Note: Please forgive my not-so-great pictures. I did the best I could!
A little known fact about the Dixie Chicks is that one of the first shows they played after their album “Wide Open Spaces” became a smash hit in the late 1990s was in Maine.
That’s the story Natalie Maines, lead singer, told onstage during the band’s concert at the Darling’s Waterfront Pavilion in Bangor Thursday night.
“One of my favorite shows we ever did was at the Lobster Fest in ’97 or ’98,” said Maines, referring to Rockland’s perennially popular summertime festival. “It was the first time thousands of people knew our songs.

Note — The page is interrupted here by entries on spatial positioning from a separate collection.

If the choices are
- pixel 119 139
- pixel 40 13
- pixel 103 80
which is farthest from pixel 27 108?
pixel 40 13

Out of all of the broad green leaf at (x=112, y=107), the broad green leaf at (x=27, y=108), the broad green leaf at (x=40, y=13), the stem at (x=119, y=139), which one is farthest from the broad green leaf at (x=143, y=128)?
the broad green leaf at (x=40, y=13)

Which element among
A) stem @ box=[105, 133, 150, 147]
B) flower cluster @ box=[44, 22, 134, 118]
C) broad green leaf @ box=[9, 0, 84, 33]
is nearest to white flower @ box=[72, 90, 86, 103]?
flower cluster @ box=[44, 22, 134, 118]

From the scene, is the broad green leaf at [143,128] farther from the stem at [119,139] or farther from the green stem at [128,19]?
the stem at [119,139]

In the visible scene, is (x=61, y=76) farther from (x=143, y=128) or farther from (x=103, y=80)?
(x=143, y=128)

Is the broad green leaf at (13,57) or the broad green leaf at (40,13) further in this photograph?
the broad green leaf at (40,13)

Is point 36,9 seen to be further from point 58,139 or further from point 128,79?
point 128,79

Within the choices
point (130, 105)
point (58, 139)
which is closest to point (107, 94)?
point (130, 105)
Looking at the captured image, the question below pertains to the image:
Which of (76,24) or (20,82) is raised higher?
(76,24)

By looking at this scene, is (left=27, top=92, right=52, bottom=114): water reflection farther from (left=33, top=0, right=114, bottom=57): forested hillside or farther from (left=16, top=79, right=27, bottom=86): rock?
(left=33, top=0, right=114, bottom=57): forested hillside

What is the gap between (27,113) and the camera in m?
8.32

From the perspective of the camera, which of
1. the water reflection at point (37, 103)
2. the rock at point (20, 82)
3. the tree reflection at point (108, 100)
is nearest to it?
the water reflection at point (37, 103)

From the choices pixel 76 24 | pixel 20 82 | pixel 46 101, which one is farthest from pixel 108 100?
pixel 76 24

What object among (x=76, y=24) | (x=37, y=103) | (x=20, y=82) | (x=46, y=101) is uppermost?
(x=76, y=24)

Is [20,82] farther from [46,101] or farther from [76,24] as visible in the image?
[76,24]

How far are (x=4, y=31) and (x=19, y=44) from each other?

It made me think, ‘Huh, I think we might be onto something here.'”
Nearly 20 years later, the trio comprised of Maines and multi-instrumentalists Emily Robison and Martie Maguire has been through it all together — highs, lows, controversy, marriage and children and all the things life throws at you. On their DCX MMXVI World Tour stop in Bangor, their first headlining tour in ten years, the three seemed unchanged from the fiery, soulful young women country fans were introduced to in 1998. They played a two-hour long set that encompassed most of their seven albums and showcased Robinson and Maguire’s top-notch playing and Maines’ gorgeous, earthy vocals.
Though mainstream country shunned them in the mid 2000s after Maines spoke out against the Iraq War, the more than 11,000 concert attendees at Thursday’s show showed nothing but appreciation for the band. They played hits like “Goodbye, Earl,” “Wide Open Spaces” and “Cowboy Take Me Away,” as well as fan favorites like “Sin Wagon” and “Not Ready To Make Nice.” They also nodded their heads to their many diverse influences, including a cover of Prince’s “Nothing Compares 2 U,” a cover of Beyonce’s “Daddy Lessons,” a country-fied version of Motorhead’s “Ace of Spades” during a set change, and a brisk and exciting bluegrass interlude after a three-song acoustic set.
The crowd was overwhelmingly female — many of whom likely grew up listening to the Dixie Chicks, like Lindsay Eysnogle, who came to Bangor with a crew of friends and family to attend the concert.
“When I was 18 years old I skipped school to go buy ‘Wide Open Spaces,'” said Eysnogle, a Little Cranberry Island resident originally from Wisconsin. “There are 12 of us here together. We rented a limo. My aunt and my mom came here from Wisconsin. We’re having a great time.”
The more than 20 songs the band played were accompanied by colorful, evocative video projections, including a montage of men famously arrested or otherwise punished for abusing women during the anti-domestic violence anthem “Goodbye, Earl,” and a satirical projection of all the presidential candidates this year transformed into jaw-flapping puppets. The Dixie Chicks were not ready to make nice ten years ago, and they clearly still aren’t.